Scientists reveal cosmic roadmap to galactic magnetic field

Recent independent measurements have validated one of the IBEX mission’s signature findings — a “ribbon” of energy and particles at the end of our solar system that appears to be a directional “roadmap in the sky” of the local interstellar magnetic field.
By | Published: February 14, 2014 | Last updated on May 18, 2023
IBEX maps
Cosmic ray intensities (left) compared with predictions (right) from IBEX. The similarity between these observations and predictions — as evidenced by the similar color regions — supports the local galactic magnetic field direction determined from IBEX observations made from particles at vastly lower energies than the cosmic ray observations shown here. The blue area represents regions of lower fluxes of cosmic rays. The gray and white lines separate regions of different energies — lower energies above the lines, high energies below.
Courtesy of Nathan Schwadron, UNH-EOS
Scientists on NASA’s Interstellar Boundary Explorer (IBEX) mission, including a team leader from the University of New Hampshire (UNH), report that recent independent measurements have validated one of the mission’s signature findings — a mysterious “ribbon” of energy and particles at the edge of our solar system that appears to be a directional “roadmap in the sky” of the local interstellar magnetic field.

Unknown until now, the direction of the galactic magnetic field may be a missing key to understanding how the heliosphere — the gigantic bubble that surrounds our solar system — is shaped by the interstellar magnetic field and how it thereby helps shield us from dangerous incoming galactic cosmic rays.

“Using measurements of ultra-high-energy cosmic rays on a global scale, we now have a completely different means of verifying that the field directions we derived from IBEX are consistent,” said Nathan Schwadron from the IBEX Science Operations Center at the UNH Institute for the Study of Earth, Oceans, and Space.

Establishing a consistent local interstellar magnetic field direction using IBEX low-energy neutral atoms and galactic cosmic rays at energy levels 10 orders of magnitude higher has wide-ranging implications for the structure of our heliosphere and is an important measurement to be making in tandem with the Voyager 1 spacecraft, which is in the process of passing beyond our heliosphere.

“The cosmic-ray data we used represent some of the highest-energy radiation we can observe and are at the opposite end of the energy range compared to IBEX’s measurements,” said Schwadron. “That it’s revealing a consistent picture of our neighborhood in the galaxy with what IBEX has revealed gives us vastly more confidence that what we’re learning is correct.”

How magnetic fields of galaxies order and direct galactic cosmic rays is a crucial component to understanding the environment of our galaxy, which in turn influences the environment of our entire solar system and our own environment here on Earth, including how that played into the evolution of life on our planet.
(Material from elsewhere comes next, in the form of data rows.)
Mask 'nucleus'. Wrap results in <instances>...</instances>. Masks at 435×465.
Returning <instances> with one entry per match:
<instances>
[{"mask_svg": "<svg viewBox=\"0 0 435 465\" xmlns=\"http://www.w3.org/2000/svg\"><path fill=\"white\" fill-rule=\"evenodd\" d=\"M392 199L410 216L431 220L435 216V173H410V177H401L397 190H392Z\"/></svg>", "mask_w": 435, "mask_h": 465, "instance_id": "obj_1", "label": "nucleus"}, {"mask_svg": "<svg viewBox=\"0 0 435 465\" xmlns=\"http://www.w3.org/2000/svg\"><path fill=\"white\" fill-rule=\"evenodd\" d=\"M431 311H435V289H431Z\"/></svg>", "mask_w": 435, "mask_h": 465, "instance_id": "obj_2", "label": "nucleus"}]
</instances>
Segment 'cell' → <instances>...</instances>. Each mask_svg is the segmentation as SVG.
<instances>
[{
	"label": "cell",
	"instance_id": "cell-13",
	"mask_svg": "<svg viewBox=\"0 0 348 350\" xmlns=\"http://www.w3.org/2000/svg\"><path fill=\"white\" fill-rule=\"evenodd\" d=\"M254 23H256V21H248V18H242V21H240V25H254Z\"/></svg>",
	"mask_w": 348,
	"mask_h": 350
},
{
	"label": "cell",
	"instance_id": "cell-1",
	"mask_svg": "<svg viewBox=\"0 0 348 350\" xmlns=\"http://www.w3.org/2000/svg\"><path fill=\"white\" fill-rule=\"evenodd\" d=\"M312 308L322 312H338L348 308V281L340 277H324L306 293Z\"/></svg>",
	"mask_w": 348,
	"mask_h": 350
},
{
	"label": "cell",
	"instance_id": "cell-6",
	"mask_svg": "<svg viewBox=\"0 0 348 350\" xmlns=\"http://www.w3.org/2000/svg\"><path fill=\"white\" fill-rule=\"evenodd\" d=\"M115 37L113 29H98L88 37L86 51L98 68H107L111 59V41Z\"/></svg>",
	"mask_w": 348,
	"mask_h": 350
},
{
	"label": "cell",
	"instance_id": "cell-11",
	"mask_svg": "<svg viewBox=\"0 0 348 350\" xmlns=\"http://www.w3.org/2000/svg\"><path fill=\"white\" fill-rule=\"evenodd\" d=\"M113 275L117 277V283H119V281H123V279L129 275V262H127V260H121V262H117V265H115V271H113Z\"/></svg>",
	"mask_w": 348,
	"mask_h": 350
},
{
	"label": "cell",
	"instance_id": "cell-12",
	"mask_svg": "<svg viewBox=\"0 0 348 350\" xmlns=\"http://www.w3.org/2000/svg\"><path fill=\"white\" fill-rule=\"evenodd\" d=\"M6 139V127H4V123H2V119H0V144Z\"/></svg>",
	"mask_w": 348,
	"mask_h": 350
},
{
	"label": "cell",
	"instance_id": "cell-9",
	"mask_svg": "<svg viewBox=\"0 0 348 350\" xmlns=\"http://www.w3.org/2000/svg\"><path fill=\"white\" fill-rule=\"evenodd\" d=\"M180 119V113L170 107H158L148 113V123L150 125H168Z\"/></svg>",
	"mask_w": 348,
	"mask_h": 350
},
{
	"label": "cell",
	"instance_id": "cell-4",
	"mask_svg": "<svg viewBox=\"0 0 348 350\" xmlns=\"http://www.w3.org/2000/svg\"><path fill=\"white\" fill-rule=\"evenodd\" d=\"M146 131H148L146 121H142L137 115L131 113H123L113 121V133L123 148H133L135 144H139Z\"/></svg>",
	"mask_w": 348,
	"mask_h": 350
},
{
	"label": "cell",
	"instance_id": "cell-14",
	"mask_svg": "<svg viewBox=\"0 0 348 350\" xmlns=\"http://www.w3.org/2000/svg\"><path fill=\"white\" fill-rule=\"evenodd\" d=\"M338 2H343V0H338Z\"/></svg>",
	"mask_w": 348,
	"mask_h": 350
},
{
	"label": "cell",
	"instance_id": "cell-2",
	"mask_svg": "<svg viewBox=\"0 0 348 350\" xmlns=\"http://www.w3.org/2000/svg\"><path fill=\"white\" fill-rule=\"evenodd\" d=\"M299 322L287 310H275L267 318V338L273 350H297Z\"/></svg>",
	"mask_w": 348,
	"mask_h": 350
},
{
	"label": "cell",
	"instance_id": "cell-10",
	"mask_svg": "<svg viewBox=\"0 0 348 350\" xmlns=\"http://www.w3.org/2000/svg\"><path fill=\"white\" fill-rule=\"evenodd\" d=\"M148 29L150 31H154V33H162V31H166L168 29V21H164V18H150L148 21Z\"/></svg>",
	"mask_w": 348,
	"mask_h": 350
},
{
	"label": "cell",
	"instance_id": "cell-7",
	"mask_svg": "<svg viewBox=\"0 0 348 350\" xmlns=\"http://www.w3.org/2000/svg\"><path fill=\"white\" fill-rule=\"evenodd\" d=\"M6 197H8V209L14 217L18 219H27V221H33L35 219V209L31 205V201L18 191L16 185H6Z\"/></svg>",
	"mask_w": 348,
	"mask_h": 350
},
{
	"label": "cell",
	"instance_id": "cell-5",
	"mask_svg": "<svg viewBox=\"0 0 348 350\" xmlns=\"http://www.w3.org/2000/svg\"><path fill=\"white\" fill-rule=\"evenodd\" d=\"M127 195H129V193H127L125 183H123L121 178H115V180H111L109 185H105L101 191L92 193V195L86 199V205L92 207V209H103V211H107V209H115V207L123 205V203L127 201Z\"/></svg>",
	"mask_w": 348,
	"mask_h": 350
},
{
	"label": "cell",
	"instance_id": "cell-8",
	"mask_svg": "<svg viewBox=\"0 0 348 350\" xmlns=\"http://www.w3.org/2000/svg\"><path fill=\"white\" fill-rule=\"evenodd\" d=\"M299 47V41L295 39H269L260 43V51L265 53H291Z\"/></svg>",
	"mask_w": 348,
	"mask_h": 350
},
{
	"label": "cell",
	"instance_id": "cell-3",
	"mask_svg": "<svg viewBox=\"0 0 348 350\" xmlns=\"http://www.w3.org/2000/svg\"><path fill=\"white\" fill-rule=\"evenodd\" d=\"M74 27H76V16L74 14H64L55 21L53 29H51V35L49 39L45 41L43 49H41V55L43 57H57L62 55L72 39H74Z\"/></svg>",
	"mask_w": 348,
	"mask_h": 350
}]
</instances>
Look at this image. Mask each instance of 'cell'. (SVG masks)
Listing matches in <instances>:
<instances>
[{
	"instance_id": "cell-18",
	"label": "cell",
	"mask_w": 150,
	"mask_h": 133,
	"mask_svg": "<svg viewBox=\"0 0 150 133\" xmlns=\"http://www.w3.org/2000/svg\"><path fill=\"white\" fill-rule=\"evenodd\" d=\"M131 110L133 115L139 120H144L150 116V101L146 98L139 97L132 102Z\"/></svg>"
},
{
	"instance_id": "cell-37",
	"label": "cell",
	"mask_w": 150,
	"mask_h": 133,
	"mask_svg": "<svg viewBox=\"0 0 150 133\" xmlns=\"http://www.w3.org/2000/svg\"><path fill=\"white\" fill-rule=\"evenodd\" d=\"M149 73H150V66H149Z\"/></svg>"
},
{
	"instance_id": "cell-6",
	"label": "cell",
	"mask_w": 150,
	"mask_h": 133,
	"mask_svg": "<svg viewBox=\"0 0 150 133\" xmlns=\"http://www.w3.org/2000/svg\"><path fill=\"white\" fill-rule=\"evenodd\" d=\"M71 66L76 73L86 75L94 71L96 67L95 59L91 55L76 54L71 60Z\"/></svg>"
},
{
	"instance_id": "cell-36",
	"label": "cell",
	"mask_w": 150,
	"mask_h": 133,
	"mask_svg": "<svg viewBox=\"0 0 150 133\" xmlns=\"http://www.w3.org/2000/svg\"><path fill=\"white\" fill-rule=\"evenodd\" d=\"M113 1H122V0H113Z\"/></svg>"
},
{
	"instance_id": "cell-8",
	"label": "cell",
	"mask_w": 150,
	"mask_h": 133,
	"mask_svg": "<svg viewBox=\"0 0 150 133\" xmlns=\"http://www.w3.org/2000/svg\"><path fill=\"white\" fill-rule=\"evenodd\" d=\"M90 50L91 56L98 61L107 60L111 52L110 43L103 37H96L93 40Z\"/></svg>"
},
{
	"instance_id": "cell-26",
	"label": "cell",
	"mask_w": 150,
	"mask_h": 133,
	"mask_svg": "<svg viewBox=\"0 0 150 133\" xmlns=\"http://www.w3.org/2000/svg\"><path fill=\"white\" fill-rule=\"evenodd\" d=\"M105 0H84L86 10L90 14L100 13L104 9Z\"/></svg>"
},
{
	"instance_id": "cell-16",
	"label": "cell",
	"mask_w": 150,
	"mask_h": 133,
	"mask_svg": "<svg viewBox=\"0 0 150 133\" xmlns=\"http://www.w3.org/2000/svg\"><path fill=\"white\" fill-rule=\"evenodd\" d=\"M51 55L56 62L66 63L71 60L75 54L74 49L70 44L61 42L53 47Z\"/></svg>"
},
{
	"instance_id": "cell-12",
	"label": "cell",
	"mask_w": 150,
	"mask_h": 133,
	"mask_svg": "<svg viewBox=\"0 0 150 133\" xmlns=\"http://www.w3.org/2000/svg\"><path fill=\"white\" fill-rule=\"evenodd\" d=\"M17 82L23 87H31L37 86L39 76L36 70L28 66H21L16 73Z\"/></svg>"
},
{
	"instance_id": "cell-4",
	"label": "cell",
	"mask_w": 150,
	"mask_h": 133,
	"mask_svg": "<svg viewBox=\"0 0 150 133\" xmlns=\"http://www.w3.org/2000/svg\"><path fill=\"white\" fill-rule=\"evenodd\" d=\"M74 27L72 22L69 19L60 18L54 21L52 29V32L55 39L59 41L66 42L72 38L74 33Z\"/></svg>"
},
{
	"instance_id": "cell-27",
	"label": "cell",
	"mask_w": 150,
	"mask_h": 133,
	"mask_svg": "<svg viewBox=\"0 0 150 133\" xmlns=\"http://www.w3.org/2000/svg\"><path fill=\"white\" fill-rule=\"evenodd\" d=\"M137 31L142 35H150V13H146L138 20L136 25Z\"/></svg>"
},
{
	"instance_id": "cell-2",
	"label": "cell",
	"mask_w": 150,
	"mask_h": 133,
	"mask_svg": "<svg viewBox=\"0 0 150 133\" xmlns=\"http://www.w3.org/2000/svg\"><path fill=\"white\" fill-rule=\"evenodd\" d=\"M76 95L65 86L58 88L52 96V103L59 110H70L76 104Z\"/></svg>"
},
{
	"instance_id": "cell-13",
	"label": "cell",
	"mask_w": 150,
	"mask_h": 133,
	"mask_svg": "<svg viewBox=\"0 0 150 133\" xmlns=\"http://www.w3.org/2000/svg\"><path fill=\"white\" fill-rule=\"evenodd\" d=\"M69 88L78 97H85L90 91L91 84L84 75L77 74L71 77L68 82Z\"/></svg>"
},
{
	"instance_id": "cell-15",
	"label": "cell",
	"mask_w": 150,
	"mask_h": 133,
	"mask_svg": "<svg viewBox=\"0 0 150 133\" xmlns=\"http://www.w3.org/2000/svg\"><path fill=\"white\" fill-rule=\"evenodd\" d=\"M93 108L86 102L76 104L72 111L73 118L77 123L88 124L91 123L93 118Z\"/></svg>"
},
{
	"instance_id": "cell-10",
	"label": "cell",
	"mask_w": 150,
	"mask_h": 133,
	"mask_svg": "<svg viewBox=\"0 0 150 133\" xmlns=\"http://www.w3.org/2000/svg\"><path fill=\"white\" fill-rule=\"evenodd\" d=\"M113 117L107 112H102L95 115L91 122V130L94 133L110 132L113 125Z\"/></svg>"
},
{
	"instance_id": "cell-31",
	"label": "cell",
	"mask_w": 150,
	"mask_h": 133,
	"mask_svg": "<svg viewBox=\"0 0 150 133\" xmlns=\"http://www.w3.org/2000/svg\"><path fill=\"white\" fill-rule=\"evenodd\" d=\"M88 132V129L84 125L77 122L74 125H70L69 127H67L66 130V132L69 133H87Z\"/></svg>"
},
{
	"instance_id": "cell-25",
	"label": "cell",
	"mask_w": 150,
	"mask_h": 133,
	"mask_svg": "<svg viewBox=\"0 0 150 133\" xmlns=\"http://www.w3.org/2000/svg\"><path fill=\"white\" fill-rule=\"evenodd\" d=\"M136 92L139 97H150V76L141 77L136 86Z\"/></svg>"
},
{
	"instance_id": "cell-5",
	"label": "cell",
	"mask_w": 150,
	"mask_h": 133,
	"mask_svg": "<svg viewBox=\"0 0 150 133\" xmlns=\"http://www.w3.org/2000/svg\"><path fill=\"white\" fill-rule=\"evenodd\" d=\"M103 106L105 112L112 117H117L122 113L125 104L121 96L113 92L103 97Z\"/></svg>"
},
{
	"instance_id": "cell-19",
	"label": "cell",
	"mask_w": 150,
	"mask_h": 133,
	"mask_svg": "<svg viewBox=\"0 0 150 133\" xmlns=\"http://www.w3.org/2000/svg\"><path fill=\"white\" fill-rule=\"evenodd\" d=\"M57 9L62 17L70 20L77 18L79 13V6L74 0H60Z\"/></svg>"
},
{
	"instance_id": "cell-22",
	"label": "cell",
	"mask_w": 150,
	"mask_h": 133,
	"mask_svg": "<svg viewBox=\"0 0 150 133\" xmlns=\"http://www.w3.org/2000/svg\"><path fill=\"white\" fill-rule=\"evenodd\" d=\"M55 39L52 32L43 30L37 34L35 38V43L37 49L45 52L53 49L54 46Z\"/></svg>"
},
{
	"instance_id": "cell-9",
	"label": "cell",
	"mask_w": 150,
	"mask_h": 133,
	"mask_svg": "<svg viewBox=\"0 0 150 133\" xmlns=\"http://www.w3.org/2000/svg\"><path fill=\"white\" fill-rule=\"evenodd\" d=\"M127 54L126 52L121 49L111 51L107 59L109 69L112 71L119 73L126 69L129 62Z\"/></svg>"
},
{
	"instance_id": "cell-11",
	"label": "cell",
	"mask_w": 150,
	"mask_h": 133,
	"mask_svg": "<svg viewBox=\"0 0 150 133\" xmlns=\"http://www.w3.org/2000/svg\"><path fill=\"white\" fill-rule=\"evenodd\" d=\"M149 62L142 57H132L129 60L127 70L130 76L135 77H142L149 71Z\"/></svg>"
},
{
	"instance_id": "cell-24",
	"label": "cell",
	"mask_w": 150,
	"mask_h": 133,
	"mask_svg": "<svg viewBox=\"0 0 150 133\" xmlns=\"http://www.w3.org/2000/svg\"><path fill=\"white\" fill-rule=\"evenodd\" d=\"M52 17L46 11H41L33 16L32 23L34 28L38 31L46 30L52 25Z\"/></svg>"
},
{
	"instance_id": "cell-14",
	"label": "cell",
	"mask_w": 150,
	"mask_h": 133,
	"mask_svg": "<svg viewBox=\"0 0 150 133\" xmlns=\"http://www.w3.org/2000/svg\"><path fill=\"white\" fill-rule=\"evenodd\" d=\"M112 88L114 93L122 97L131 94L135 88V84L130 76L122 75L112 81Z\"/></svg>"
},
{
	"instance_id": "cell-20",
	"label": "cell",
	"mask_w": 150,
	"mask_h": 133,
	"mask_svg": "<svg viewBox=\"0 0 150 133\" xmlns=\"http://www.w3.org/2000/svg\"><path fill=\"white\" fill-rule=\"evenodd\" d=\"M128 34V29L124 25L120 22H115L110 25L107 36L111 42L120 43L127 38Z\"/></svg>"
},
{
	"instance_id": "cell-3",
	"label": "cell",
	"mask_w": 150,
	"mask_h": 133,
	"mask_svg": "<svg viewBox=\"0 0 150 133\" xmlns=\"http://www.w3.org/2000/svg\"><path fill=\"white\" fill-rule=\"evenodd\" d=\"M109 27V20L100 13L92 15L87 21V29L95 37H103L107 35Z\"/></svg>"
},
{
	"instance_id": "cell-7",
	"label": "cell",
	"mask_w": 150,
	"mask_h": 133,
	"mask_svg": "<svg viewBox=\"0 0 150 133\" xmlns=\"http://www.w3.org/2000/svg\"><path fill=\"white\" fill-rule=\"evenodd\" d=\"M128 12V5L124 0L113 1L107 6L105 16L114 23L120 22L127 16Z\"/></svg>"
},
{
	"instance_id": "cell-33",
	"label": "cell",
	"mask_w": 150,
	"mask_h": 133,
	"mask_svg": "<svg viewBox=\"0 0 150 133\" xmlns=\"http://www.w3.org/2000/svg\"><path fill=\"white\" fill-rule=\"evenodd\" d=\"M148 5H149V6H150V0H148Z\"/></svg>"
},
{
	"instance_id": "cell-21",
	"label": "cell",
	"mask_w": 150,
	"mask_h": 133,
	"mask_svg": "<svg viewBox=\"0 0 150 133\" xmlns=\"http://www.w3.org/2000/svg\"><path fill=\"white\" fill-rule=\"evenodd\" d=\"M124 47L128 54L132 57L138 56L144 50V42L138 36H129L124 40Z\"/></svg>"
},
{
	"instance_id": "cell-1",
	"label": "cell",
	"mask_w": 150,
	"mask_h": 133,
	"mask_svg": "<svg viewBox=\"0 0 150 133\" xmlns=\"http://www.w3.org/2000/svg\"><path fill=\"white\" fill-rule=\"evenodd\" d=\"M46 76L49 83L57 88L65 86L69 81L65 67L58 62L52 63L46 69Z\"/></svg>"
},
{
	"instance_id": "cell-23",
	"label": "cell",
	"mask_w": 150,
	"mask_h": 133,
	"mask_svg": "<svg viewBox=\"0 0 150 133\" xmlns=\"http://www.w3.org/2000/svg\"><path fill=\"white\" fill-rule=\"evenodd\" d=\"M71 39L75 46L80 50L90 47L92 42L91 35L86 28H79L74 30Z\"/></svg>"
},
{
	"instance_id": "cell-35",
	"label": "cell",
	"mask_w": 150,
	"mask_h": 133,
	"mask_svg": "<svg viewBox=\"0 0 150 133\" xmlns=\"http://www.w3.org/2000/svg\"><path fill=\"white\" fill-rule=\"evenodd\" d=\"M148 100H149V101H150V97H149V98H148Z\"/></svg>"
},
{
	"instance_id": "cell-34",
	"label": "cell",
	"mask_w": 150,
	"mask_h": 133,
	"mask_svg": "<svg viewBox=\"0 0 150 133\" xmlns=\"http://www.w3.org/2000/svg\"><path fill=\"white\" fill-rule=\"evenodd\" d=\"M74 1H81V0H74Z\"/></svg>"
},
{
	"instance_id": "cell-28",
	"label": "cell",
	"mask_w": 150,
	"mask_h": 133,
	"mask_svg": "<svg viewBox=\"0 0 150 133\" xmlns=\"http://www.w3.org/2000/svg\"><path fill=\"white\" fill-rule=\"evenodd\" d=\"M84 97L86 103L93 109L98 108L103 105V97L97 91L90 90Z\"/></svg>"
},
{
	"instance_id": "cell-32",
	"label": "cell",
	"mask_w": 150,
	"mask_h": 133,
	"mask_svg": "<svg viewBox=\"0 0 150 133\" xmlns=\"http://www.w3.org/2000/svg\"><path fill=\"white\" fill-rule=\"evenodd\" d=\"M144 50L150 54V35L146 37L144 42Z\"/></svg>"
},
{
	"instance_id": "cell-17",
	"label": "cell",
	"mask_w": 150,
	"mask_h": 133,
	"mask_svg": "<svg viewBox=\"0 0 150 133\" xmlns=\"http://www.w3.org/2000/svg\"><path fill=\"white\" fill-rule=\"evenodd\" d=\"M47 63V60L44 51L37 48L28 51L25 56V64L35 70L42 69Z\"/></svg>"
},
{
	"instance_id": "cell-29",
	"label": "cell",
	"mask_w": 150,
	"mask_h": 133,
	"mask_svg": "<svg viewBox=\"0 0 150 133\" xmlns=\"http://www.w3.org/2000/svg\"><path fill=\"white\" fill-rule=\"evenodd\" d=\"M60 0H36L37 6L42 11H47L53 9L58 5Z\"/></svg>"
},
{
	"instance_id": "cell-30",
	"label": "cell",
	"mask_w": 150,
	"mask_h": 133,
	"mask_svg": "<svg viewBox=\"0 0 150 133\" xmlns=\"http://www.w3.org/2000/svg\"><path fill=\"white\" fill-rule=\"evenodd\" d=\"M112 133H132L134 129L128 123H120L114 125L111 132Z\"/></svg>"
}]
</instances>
“We are discovering how the interstellar magnetic field shapes, deforms, and transforms our entire heliosphere,” said David McComas from the Southwest Research Institute in San Antonio, Texas.

To date, the only other direct information gathered from the heart of this complex boundary region is from NASA’s Voyager satellites. Voyager 1 entered the heliospheric boundary region in 2004, passing beyond what’s known as the termination shock where the solar wind abruptly slows. Voyager 1 is believed to have crossed into interstellar space in 2012.

Interestingly, when scientists compared the IBEX and cosmic-ray data with Voyager 1’s measurements, the Voyager 1 data provide a different direction for the magnetic fields just outside our heliosphere.

That’s a puzzle, but it doesn’t necessarily mean one set of data is wrong and one is right. Voyager 1 is taking measurements directly, gathering data at a specific time and place, while IBEX gathers information averaged over great distances — so there is room for discrepancy. Indeed, the very discrepancy can be used as a clue — understand why there’s a difference between the two measurements and gain new insight.

“It’s a fascinating time,” said Schwadron. “Fifty years ago, we were making the first measurements of the solar wind and understanding the nature of what was just beyond near-Earth space. Now, a whole new realm of science is opening up as we try to understand the physics all the way outside the heliosphere.”